** Extract provided **
= Beginning of Section =
Posteo is a privacy and security focused email service from Germany

Martin Brinkmann
Jun 2, 2015

Unless you are making sure that you are using encryption when using email, chance is that your emails get read by machines and maybe also individuals as they are not protected by any means.

German email service Posteo just announced an addition to the service's privacy-focused email offering that allows all users to encrypt their mail data with the click of a button.

Posteo is not free but affordable at $1 per month or $12 per year. Users get 2 Gigabyte of free storage for that with options to increase storage for $0.25 per Gigabyte per month.

What sets Posteo apart from the majority of other email services out there is its focus on privacy and security.

Privacy begins when you sign up. While you can use your credit card or PayPal to subscribe, Posteo supports cash as well which ensures your anonymity. The sign-up form itself requests no personal information and Posteo promises that they don't save IP addresses and replace user IP addresses when sending emails with that of the Posteo server.
= End of Section =
** Dataset extract **
= Beginning of Section =
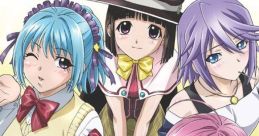 Rosario to Vampire Capu 2 - Koi to Yume no Rhapsodia ロザリオとバンパイア CAPU2 恋と夢の狂想曲 - Video Game Video game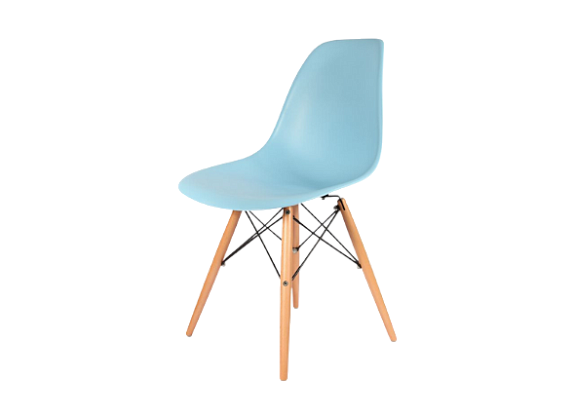 Стул Eames синий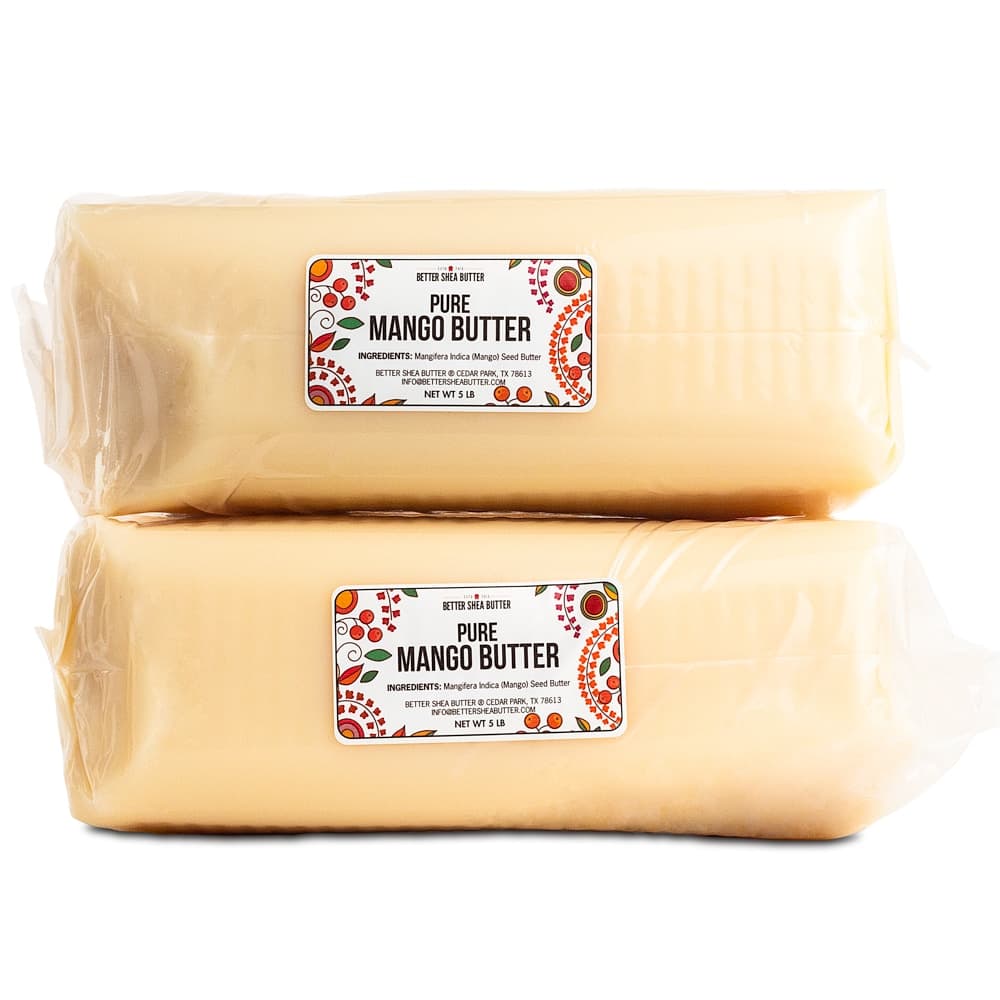 Mango Butter Bulk (10lb)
= End of Section =
** Tasks to complete **
**a)** Output the passage of the Posteo article from "Unless you are" up to and including "by any means.", reproducing it word for word.
**b)** Go on with the Posteo email service article from the point where it stops.

** Answer section **
**a)**
Unless you are making sure that you are using encryption when using email, chance is that your emails get read by machines and maybe also individuals as they are not protected by any means.

**b)**
Posteo supports TLS-encrypted access and transmissions, encrypts all data on AES encrypted hard drives, and supports the previously mentioned crypto mail storage.

To use it, select Settings > Encryption from the menu, enter your account password again to verify that you have access to it and then the "activate crypto mail storage now" button.

Once you hit the button, all emails of the account are encrypted using the password. This includes not only the email body but also attachments and metadata. In addition, all future emails that arrive are encrypted as well.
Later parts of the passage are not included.